The U.S. Food and Drug Administration (FDA) continued to take action in the ongoing response to the COVID-19 pandemic:
- As part of the FDA’s effort to protect consumers, on August 10, the agency issued a warning letter to Secret of the Islands for selling unapproved products with unproven COVID-19 claims. Consumers concerned about COVID-19 should consult with their health care provider.
- A new FDA Consumer Update highlights 5 Things to Know about COVID-19 Vaccination for Adolescents. The FDA has authorized the Pfizer-BioNTech COVID-19 Vaccine for emergency use to prevent COVID-19 in people 12 and older. The CDC recommends COVID-19 vaccination for everyone 12 and older.
- On Thursday, FDA amended the emergency use authorizations (EUAs) for both the Pfizer-BioNTech COVID-19 Vaccine and the Moderna COVID-19 Vaccine to allow for the use of an additional dose in certain immunocompromised individuals, specifically, solid organ transplant recipients or those who are diagnosed with conditions that are considered to have an equivalent level of immunocompromise. This action does not apply to people who are not immunocompromised.
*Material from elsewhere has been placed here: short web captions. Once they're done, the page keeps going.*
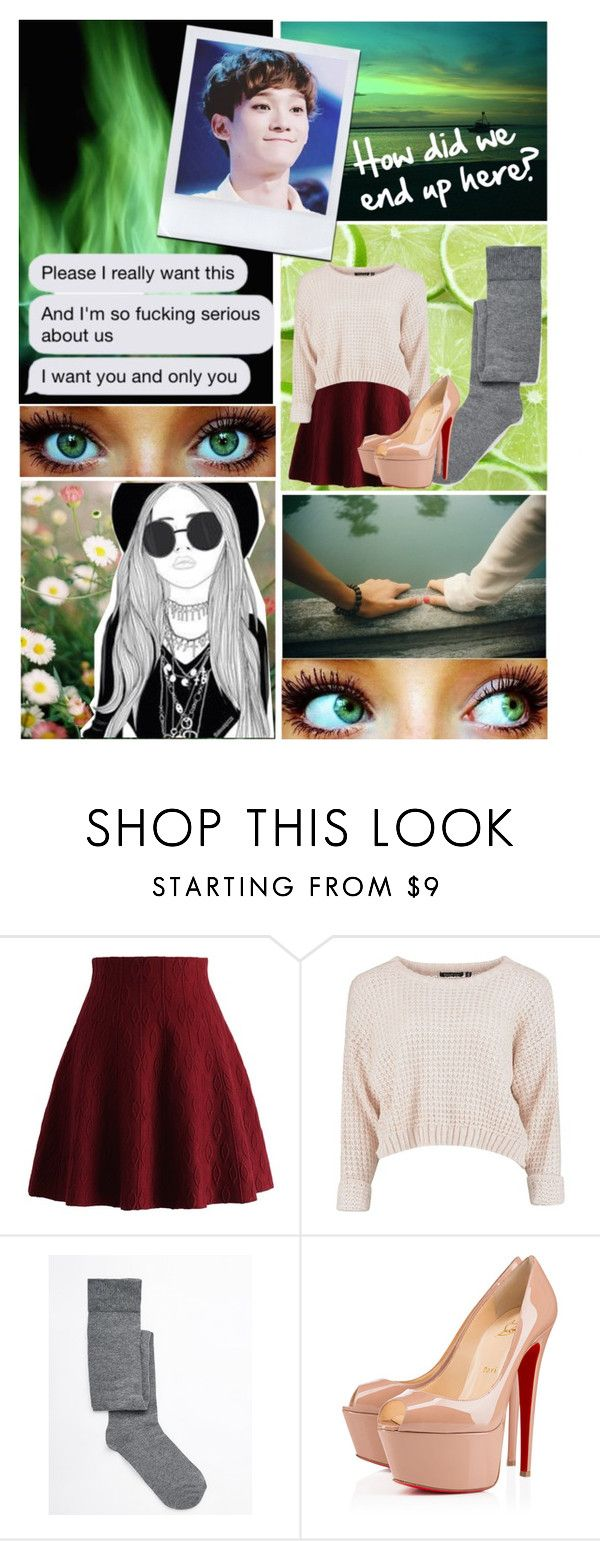 """""""•End Up Here~Chen•"""" by ish-fish ❤ liked on Polyvore featuring Younique, Chicwish, ASOS and Christian Louboutin"""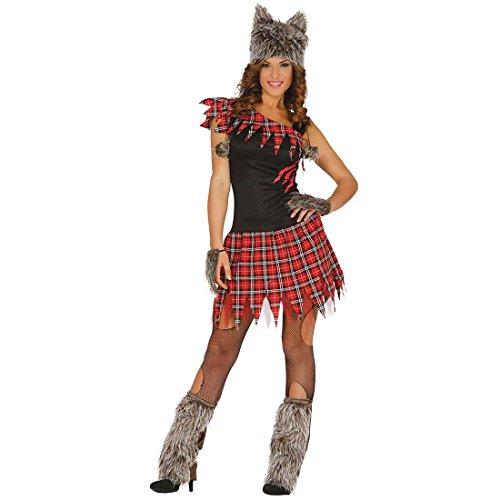 Halloweenkostüm Werwölfin Werwolf Kostüm Damen S 36/38 Frauenkostüm Wolf Frauenkostüm Wolf Horrorparty Outfit sexy (Outfits Wolf)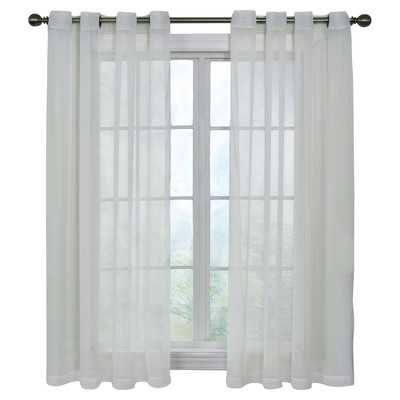 "Pinole Point Single Curtain Panel- 84"" H x 59"" W - Wayfair"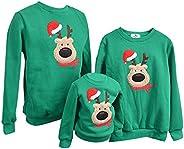 Sudadera Navidad Jersey Navideño Sudaderas Navideñas Familiares Niño Niña Sueter Hombre Mujer Reno Sweaters Es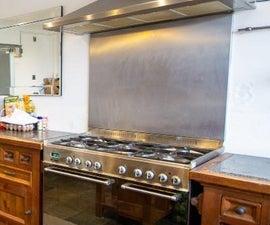 Cooker Hood Light Replacement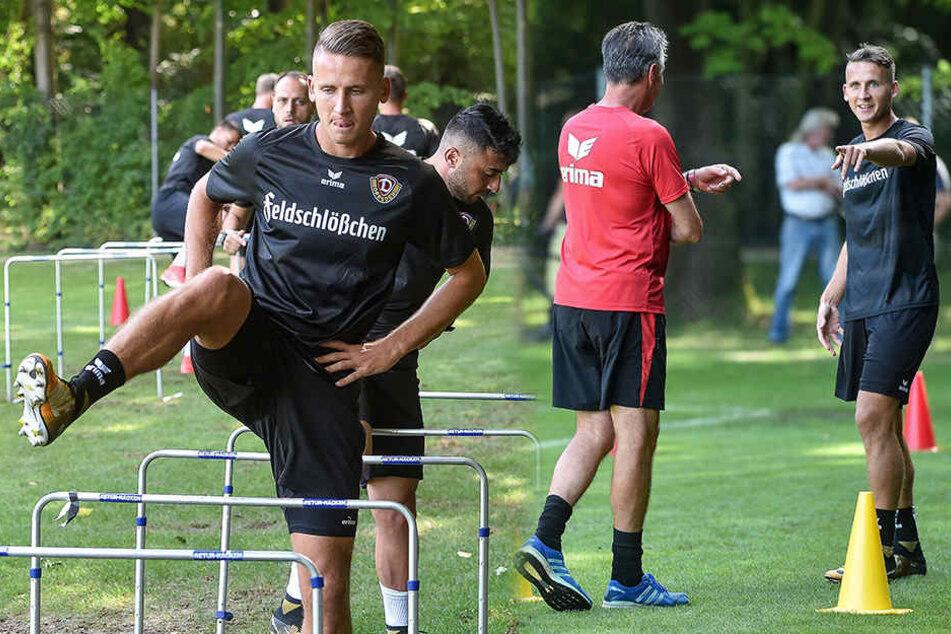 Seguin voll konzentriert beim Training (li.) und beim Scherzen mit Trainer Uwe Neuhaus (re.).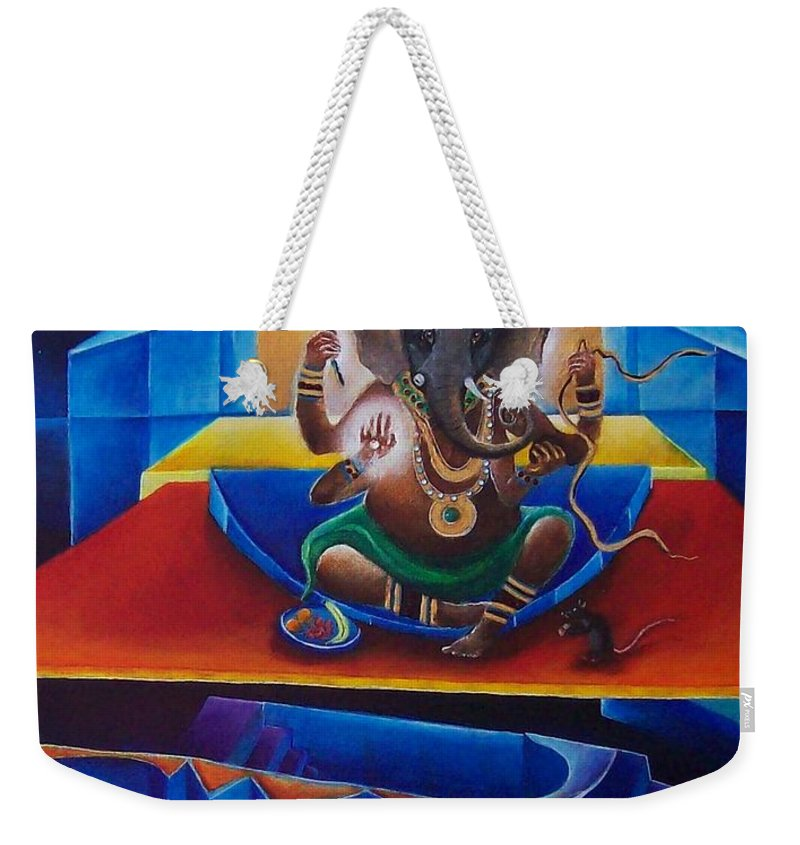 Ganesha Weekender Tote Bag featuring the painting Ganesha by Wolfgang Schweizer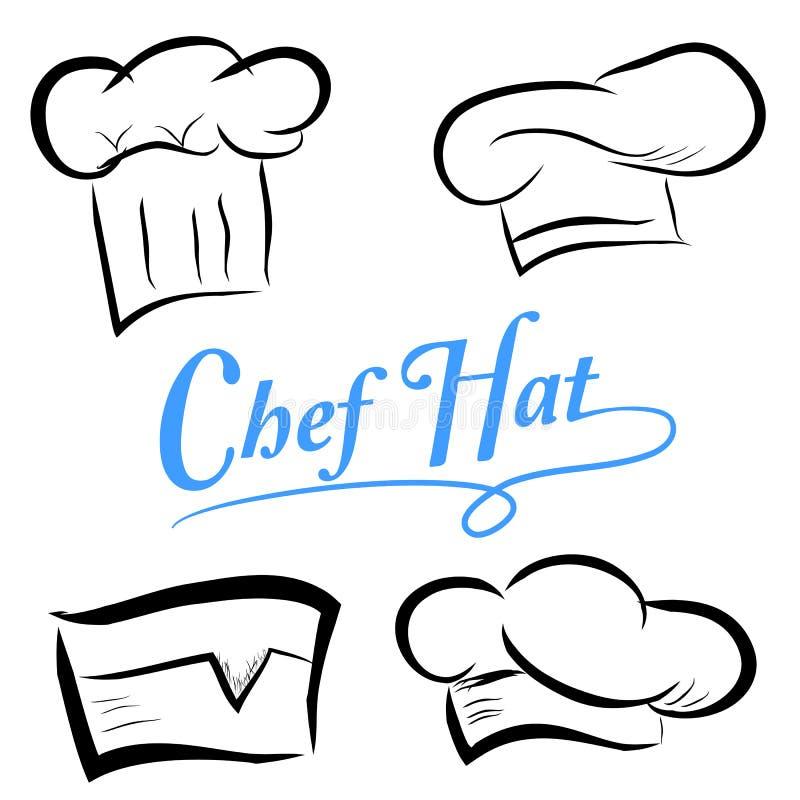 Wektoru ustalony nakreślenie szefów kuchni kapelusze, odizolowywający na bielu ilustracji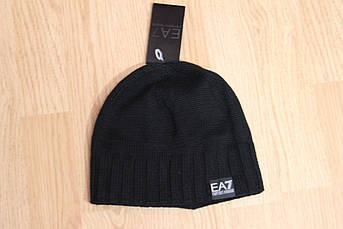 Мужская шапка Армани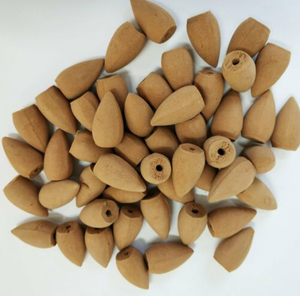 50 pcs Aromatic Cones for Backflow Incense Burner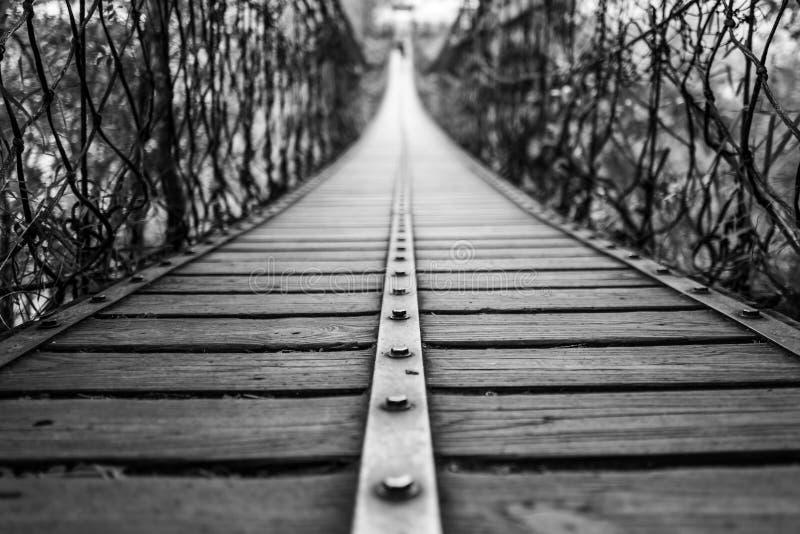 Pont He traînée de Tchang-tchoun au parc national de gorge de Taroko à Taïwan photographie stock libre de droits
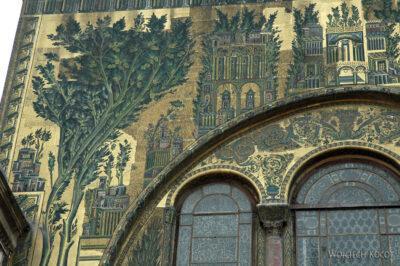 4020 - Mozaika nafrontonie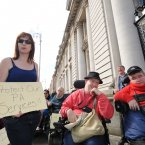 Pictured outside Government Buildings today were Independent TD Clare Daly and Dara Carroll and Mary Collins from Dublin. Image: Sasko Lazarov/Photocall Ireland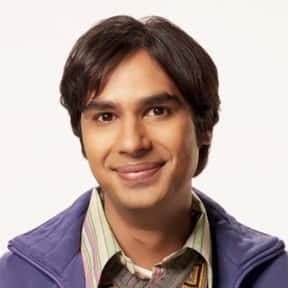 Raj Koothrappali is listed (or ranked) 6 on the list The Greatest Token Minority Characters in Sitcoms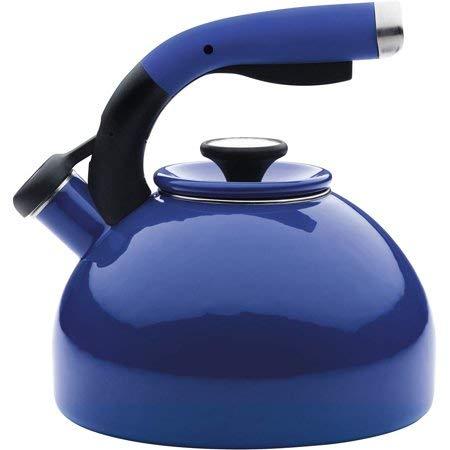 Circulon Enamel-on-Steel Teakettle, 2-Quart, Morning Bird, Royal Blue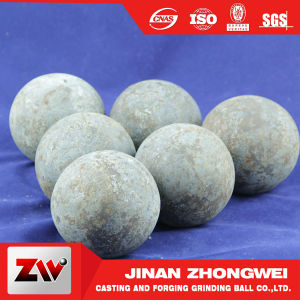 Competitive Hot Rolling Ball and Forged Grinding Steel Balls for Gold Mine pictures & photos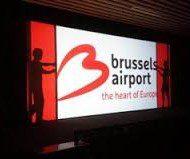 Brussel Airport nous présente son nouveau logo.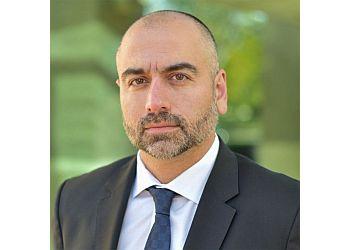Ontario employment lawyer Raymond Babaian - VALIANT LAW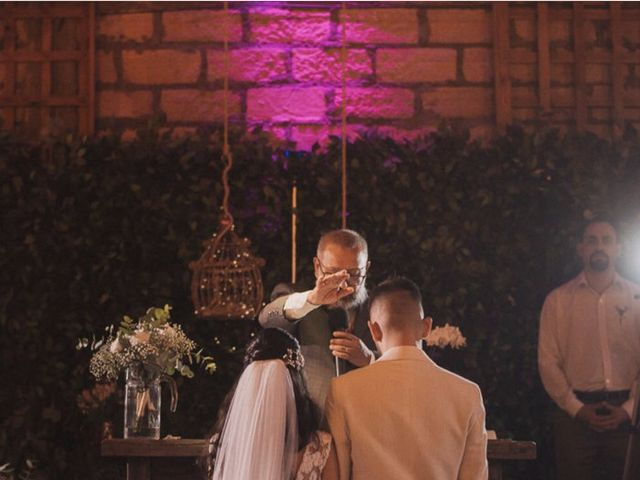 O casamento de Rogério e Katiane em Viamão, Rio Grande do Sul 6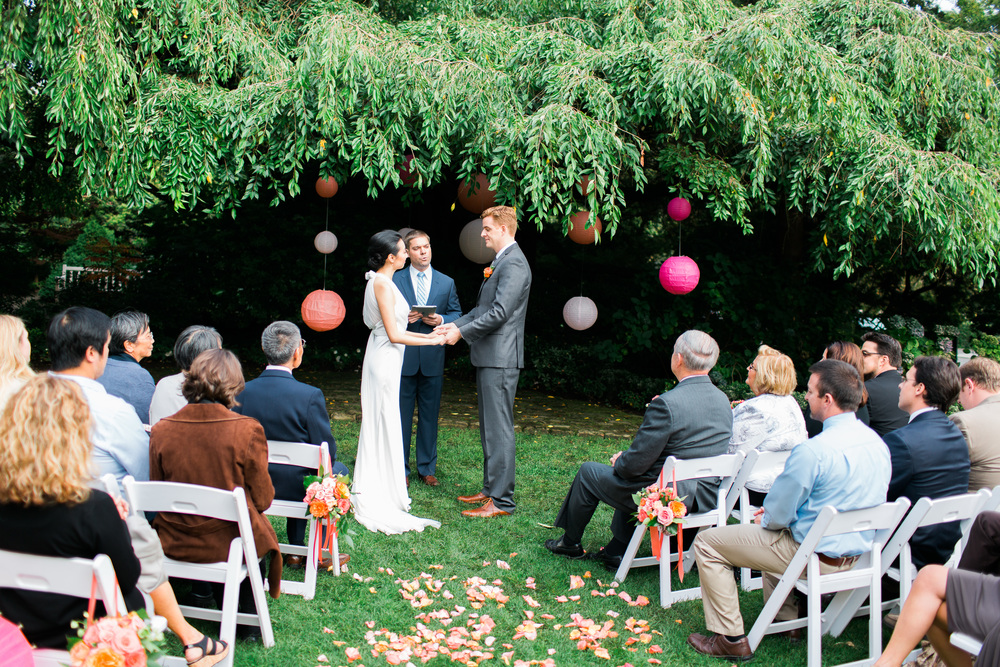 Parsons Gardens Ceremony | Chinese Lanterns | Pink and Peach Wedding | Asgari Photography | Seattle Wedding Planner | Chinese Wedding Planner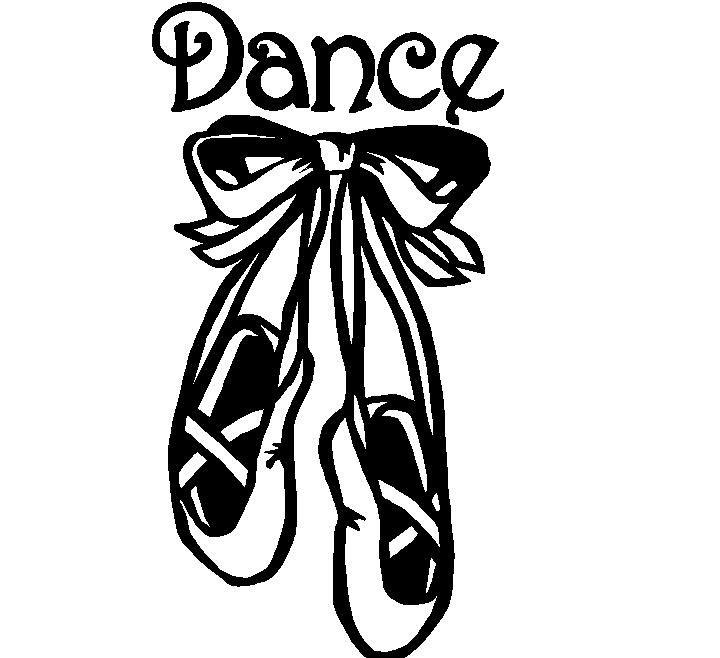 720x658 Dance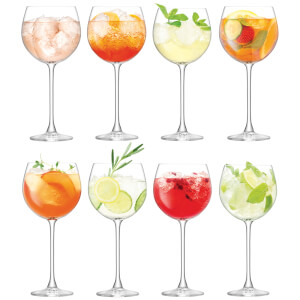 LSA Balloon Goblets - 525ml (Set of 8)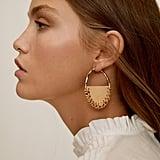 Mango Handmade leather earrings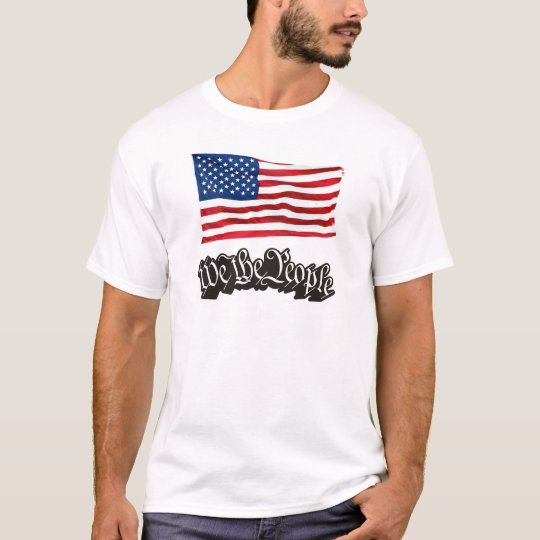 We The People w/Flag (Black). T-Shirt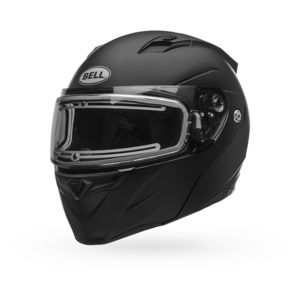 Bell Revolver EVO Snow Helmet - Electric Shield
- FDA’s vaccine expert, Dr. Peter Marks, participated in the HHS Ask An Expert video series to answer some of your most frequently asked questions about COVID-19 vaccination.
- Testing updates:
- As of today, 402 tests and sample collection devices are authorized by the FDA under emergency use authorizations (EUAs). These include 282 molecular tests and sample collection devices, 87 antibody and other immune response tests and 33 antigen tests. There are 56 molecular authorizations and one antibody authorization that can be used with home-collected samples. There are two molecular prescription at-home test, three antigen prescription at-home tests, six antigen over-the-counter (OTC) at-home tests and three molecular OTC at-home tests.
- The FDA has authorized 13 antigen tests and eight molecular tests for serial screening programs. The FDA has also authorized 602 revisions to EUA authorizations.
The FDA, an agency within the U.S. Department of Health and Human Services, protects the public health by assuring the safety, effectiveness, and security of human and veterinary drugs, vaccines and other biological products for human use, and medical devices. The agency also is responsible for the safety and security of our nation’s food supply, cosmetics, dietary supplements, products that give off electronic radiation, and for regulating tobacco products.